The man came to a halt outside the cinema. He seemed to be reading the title written in capitals on the black wooden billboard that was hanging from a thick wire grille:
Shoot the Pianist
. The film shown the previous evening. As with many other cinemas in cities of the Brazilian interior in those days, the programming at the Cine Theatro Universo was changed daily, except at weekends. The films could be French, Italian, Mexican, Argentine, German, Japanese, American or locally made. The film to be shown the next night was advertised on a poster standing on an easel in the foyer behind the iron gates. It was a Brazilian film:
Um Candango na Belacap
, starring Ankito and Grande Otelo. Paulo thought the actors were really funny, though Eduardo preferred Oscarito. In the external showcases was a poster in red, with its title in English:
West Side Story
, and another one in black and white, in which the photo of a blonde woman in a fountain appeared beneath the name of Federico Fellini and three words:
La Dolce Vita
.

Paulo was behind Eduardo, and could not make out the features of the man they were following. That did not stop him announcing:

‘He’s a suspect.’

‘Why?’

‘Isn’t that what you say when somebody could be the killer?’

‘Yes, suspect is the word.’

‘Well, that’s what he is. Just look at him.’

‘He’s standing with his hands in his pockets, reading the film posters.’

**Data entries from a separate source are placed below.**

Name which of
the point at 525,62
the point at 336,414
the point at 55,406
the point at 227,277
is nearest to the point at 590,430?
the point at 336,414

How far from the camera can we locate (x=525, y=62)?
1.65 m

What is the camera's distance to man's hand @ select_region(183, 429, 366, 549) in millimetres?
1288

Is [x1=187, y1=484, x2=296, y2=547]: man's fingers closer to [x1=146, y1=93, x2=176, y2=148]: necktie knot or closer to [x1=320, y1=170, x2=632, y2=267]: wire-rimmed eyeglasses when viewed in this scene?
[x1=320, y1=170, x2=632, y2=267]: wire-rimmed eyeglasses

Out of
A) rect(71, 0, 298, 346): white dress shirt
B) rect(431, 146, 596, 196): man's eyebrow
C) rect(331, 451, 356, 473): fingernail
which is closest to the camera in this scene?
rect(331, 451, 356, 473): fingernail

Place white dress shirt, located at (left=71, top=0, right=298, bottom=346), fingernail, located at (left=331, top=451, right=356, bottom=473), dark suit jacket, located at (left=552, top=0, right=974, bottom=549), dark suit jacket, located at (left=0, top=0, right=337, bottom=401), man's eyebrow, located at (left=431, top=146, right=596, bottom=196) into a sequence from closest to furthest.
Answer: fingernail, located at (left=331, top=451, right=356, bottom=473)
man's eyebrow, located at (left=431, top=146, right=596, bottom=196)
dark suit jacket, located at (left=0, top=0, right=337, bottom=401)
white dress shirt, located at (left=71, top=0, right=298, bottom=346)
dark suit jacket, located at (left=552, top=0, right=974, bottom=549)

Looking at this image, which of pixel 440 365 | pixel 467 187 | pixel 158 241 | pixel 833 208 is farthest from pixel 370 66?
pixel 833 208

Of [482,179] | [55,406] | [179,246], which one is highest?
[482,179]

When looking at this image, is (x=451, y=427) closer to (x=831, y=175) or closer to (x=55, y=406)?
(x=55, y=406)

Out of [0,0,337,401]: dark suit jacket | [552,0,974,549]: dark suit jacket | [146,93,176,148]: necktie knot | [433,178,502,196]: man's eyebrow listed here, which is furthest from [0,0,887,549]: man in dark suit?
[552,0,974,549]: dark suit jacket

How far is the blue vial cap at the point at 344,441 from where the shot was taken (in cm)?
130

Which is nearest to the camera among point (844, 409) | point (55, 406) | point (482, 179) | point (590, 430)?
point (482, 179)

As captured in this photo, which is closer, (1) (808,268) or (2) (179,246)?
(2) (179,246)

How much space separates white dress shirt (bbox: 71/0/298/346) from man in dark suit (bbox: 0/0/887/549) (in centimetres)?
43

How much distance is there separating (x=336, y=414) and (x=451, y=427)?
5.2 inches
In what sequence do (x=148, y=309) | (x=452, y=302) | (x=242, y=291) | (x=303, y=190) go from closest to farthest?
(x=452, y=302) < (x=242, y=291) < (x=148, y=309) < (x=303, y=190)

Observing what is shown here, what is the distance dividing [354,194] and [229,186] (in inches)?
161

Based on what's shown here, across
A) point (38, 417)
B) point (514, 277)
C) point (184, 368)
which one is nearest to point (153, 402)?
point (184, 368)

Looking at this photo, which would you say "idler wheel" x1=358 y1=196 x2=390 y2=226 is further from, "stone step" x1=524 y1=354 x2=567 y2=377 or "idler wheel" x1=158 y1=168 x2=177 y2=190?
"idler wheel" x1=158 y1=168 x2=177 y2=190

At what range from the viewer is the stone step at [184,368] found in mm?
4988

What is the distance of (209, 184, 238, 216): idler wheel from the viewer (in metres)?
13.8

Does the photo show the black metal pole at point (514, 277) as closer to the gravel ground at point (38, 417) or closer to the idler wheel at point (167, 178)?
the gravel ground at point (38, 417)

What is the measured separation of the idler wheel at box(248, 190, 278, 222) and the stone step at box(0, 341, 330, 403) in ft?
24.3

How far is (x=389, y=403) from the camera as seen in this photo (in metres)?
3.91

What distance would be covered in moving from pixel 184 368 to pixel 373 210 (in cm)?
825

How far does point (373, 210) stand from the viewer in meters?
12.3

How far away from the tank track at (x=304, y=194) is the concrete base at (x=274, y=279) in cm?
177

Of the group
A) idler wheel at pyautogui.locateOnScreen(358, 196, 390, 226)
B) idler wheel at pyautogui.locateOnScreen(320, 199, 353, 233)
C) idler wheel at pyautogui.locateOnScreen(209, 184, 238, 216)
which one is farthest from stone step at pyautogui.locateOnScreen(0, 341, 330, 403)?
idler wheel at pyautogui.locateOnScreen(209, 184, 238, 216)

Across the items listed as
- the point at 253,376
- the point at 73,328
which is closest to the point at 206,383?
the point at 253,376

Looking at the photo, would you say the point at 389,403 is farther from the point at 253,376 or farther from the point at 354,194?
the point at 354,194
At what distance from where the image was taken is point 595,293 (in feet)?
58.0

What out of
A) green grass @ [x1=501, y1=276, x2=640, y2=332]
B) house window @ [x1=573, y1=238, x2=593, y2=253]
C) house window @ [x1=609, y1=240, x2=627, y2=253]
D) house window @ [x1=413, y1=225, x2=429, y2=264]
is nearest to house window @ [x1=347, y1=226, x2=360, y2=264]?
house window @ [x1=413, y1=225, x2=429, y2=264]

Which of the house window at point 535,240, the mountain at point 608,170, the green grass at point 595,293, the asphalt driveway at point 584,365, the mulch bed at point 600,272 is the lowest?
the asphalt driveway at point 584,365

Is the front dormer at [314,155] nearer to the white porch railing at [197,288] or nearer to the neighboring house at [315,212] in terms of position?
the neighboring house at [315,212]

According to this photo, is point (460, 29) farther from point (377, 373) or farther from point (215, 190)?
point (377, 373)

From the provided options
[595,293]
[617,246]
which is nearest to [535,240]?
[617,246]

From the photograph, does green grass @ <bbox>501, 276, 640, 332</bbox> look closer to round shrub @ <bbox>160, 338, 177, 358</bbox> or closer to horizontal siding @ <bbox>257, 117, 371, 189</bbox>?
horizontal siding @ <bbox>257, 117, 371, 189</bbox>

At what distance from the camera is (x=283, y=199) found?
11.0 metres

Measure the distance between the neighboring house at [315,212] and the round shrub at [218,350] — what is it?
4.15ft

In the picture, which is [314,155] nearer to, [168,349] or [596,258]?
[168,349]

‘If he’s not a suspect, what was he doing in the dentist’s house?’

‘What do you think?’

‘Hiding evidence of the crime! I bet he’s the real murderer.’

‘He’s as short as the dentist. And as thin.’

‘What if the two of them got together to murder her? While she was struggling with one, the other stabbed her.’

‘We didn’t see anything broken in the house. There was no sign of a struggle. We didn’t find any kind of evidence.’

‘Because the suspect turned up. We had to run off.’

‘If he’s a suspect, why is he so calm?’

‘So who is he then? And what was he doing in the dentist’s house?’

Paulo’s suspect turned, walked a few steps, and entered the square bearing the name of a local hero who was killed at the battle of Monte Cassino in Italy during the Second World War, but which the local inhabitants still insisted on calling simply the Top Garden Square. In the centre stood a bandstand built like a Chinese pagoda. The man with white or greying hair climbed the four steps up to it and leaned on the wrought-iron balustrade which imitated bamboo. He looked all round the garden, came down the steps again and sat on a bench.